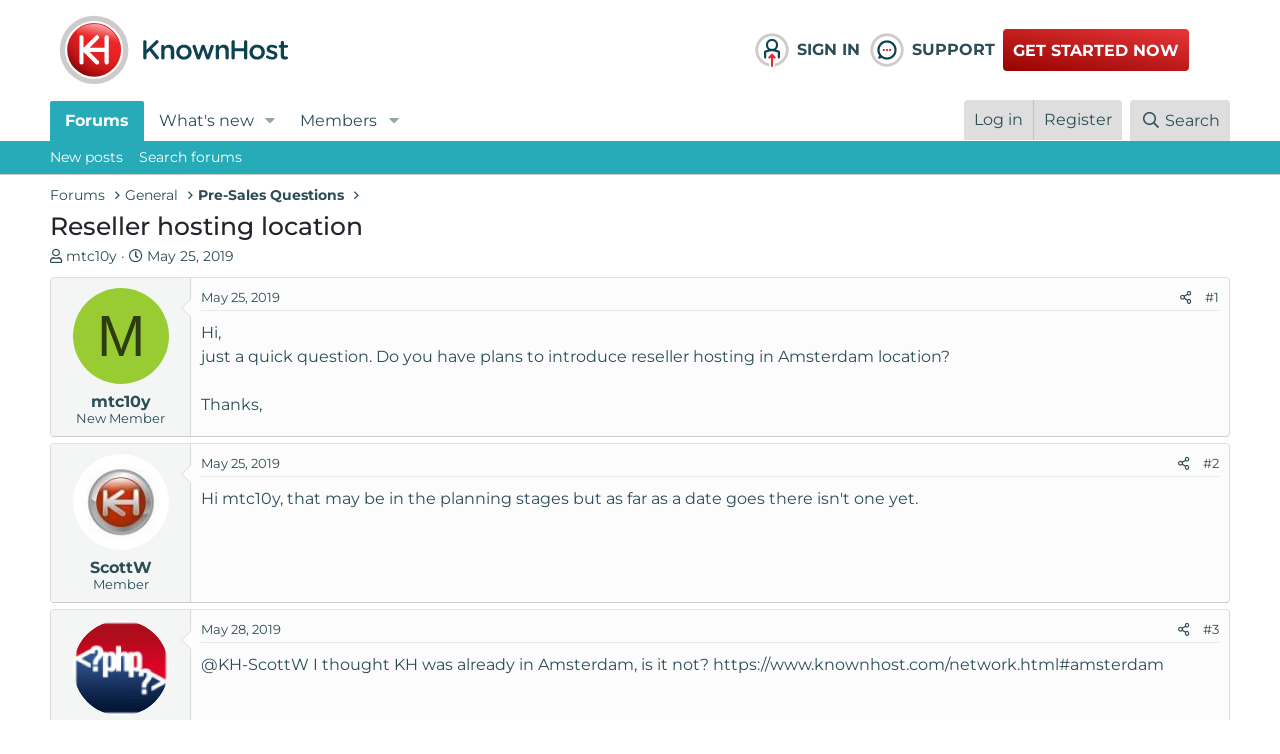

--- FILE ---
content_type: image/svg+xml
request_url: https://www.knownhost.com/forums/styles/knownhost-v6/images/nav/account-login.svg
body_size: 534
content:
<svg id="ICON" xmlns="http://www.w3.org/2000/svg" viewBox="0 0 432 432"><defs><style>.cls-1{fill:#0e4250;}.cls-2{fill:#cdcccb;}.cls-3{fill:#ed2126;}</style></defs><path class="cls-1" d="M250.62,212.62a53.05,53.05,0,1,0-69.24,0,142.83,142.83,0,0,0-33.59,12.95v54.85a9.48,9.48,0,0,0,19,0v-43a125.4,125.4,0,0,1,98.52,0v43a9.48,9.48,0,0,0,18.95,0V225.57A142.83,142.83,0,0,0,250.62,212.62ZM216,138.32a34.11,34.11,0,1,1-34.11,34.1A34.11,34.11,0,0,1,216,138.32Z"/><path class="cls-2" d="M216,72a144,144,0,0,0-22.74,286.21v-25a119.37,119.37,0,1,1,45.48,0v25A144,144,0,0,0,216,72Z"/><path class="cls-3" d="M245.48,273.76,222.7,251c-.11-.12-.22-.22-.34-.33l-.17-.14-.18-.16-.22-.17-.14-.11-.25-.18-.13-.09a2.26,2.26,0,0,0-.26-.16l-.13-.09-.26-.14-.14-.09-.25-.12-.17-.09-.23-.1-.2-.09-.21-.08-.23-.09-.18-.06-.27-.09-.16,0-.29-.08-.15,0-.3-.07-.15,0-.3-.05-.18,0-.28,0-.24,0-.22,0h-.94l-.22,0-.24,0-.28,0-.18,0-.3.05-.15,0-.3.07-.15,0-.29.08-.16,0-.27.09-.18.06-.23.09-.21.08-.2.09-.23.1-.17.09-.25.12-.14.09-.26.14-.13.09a2.26,2.26,0,0,0-.26.16l-.13.09-.25.18-.14.11-.22.17-.18.16-.17.14c-.12.11-.23.21-.34.33l-22.78,22.77a9.48,9.48,0,1,0,13.4,13.4l6.61-6.6v79.13c3.13.2,6.29.31,9.47.31s6.34-.11,9.47-.31V280.56l6.61,6.6a9.48,9.48,0,1,0,13.4-13.4Z"/></svg>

******

Brief
The records above need to be restated word for word, with the pictures left out.

Worked solution
--- FILE ---
content_type: image/svg+xml
request_url: https://www.knownhost.com/forums/styles/knownhost-v6/images/nav/account-login.svg
body_size: 534
content:
<svg id="ICON" xmlns="http://www.w3.org/2000/svg" viewBox="0 0 432 432"><defs><style>.cls-1{fill:#0e4250;}.cls-2{fill:#cdcccb;}.cls-3{fill:#ed2126;}</style></defs><path class="cls-1" d="M250.62,212.62a53.05,53.05,0,1,0-69.24,0,142.83,142.83,0,0,0-33.59,12.95v54.85a9.48,9.48,0,0,0,19,0v-43a125.4,125.4,0,0,1,98.52,0v43a9.48,9.48,0,0,0,18.95,0V225.57A142.83,142.83,0,0,0,250.62,212.62ZM216,138.32a34.11,34.11,0,1,1-34.11,34.1A34.11,34.11,0,0,1,216,138.32Z"/><path class="cls-2" d="M216,72a144,144,0,0,0-22.74,286.21v-25a119.37,119.37,0,1,1,45.48,0v25A144,144,0,0,0,216,72Z"/><path class="cls-3" d="M245.48,273.76,222.7,251c-.11-.12-.22-.22-.34-.33l-.17-.14-.18-.16-.22-.17-.14-.11-.25-.18-.13-.09a2.26,2.26,0,0,0-.26-.16l-.13-.09-.26-.14-.14-.09-.25-.12-.17-.09-.23-.1-.2-.09-.21-.08-.23-.09-.18-.06-.27-.09-.16,0-.29-.08-.15,0-.3-.07-.15,0-.3-.05-.18,0-.28,0-.24,0-.22,0h-.94l-.22,0-.24,0-.28,0-.18,0-.3.05-.15,0-.3.07-.15,0-.29.08-.16,0-.27.09-.18.06-.23.09-.21.08-.2.09-.23.1-.17.09-.25.12-.14.09-.26.14-.13.09a2.26,2.26,0,0,0-.26.16l-.13.09-.25.18-.14.11-.22.17-.18.16-.17.14c-.12.11-.23.21-.34.33l-22.78,22.77a9.48,9.48,0,1,0,13.4,13.4l6.61-6.6v79.13c3.13.2,6.29.31,9.47.31s6.34-.11,9.47-.31V280.56l6.61,6.6a9.48,9.48,0,1,0,13.4-13.4Z"/></svg>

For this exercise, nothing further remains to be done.